Впрочем, официальное положение академика было прочным. Он имел два ордена Ленина, а к приближавшемуся восьмидесятилетию Институт востоковедения представил Николая Иосифовича к званию Героя Социалистического Труда, однако до юбилея он не дожил полугода. Правда, за несколько месяцев до его смерти книга «Восток и Запад» выдвигалась на Ленинскую премию и дошла до финишной прямой, но премии не дали. Но уже посмертно Конрад получил Государственную премию СССР за вышедший незадолго до его смерти Большой японско-русский словарь (он был его ответственным редактором, хотя ведущую роль в организации работы и редактировании играла Н. И. Фельдман, тоже получившая премию). А Япония его первым из советских ученых наградила в марте 1969 г. орденом Восходящего солнца, об этом сообщили в газетах, но Конрад в письмах жаловался на то, что академическое руководство его не поздравило.

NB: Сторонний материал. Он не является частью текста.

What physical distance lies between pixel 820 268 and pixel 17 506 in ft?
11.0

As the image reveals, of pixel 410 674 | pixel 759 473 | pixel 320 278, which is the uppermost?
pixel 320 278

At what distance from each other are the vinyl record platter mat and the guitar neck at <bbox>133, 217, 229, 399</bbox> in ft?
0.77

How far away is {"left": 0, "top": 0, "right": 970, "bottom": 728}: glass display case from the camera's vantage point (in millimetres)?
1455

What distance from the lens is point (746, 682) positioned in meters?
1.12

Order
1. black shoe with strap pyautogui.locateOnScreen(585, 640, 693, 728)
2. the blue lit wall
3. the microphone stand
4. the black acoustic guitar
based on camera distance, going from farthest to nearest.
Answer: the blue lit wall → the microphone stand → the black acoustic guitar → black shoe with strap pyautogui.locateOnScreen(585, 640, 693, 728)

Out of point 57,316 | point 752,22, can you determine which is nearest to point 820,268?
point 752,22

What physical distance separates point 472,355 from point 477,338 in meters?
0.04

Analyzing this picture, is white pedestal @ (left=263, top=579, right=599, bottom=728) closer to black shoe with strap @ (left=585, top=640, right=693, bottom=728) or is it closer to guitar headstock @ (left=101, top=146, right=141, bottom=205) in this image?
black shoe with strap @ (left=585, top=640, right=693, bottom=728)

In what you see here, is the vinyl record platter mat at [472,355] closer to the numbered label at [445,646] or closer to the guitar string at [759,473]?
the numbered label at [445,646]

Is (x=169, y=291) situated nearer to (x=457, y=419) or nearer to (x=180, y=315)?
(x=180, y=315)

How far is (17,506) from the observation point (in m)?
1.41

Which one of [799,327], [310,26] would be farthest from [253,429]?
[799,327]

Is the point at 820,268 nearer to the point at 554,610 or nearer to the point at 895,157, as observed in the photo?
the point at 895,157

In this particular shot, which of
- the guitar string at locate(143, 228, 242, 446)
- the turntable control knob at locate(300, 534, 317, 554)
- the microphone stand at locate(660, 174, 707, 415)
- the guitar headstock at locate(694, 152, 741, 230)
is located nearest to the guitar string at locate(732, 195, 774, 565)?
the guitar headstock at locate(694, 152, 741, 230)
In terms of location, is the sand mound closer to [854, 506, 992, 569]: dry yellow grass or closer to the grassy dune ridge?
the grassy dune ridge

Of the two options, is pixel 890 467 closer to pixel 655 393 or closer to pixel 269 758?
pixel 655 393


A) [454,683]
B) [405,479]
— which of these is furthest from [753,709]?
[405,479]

Последний год жизни принес Николаю Иосифовичу две неприятности. Одна была связана с Ленинской премией, а вторая – со статьей в журнале «Иностранная литература» видного китаиста из последних учеников В. М. Алексеева, тоже сотрудника Института востоковедения Л. З. Эйдлина. Они с Конрадом были знакомы со времен эвакуации, их отношения всегда были хорошими, двумя годами раньше Конрад выступал оппонентом по докторской диссертации Эйдлина. И вдруг тот напечатал статью, где довольно убедительно спорил с концепцией «восточного Ренессанса». К тому времени академика уже давно публично не задевали. Получился эффект разорвавшейся бомбы. Сразу пошли разговоры о том, кто стоит за спиной Эйдлина, естественно, травлю «прогрессивного ученого» приписали официальным кругам, вопрос был лишь в том, каким. При этом трудно было не признать, что китаист по сути спора с академиком был прав. Рассказывали, что Николай Иосифович тяжело переживал публикацию статьи. Через два месяца в санатории «Узкое» с ним случился инсульт, а еще через две недели, 30 сентября 1970 г. его не стало. Сразу пошли разговоры о вине в этой смерти статьи в журнале, хотя такое нельзя доказать, как, впрочем, и опровергнуть.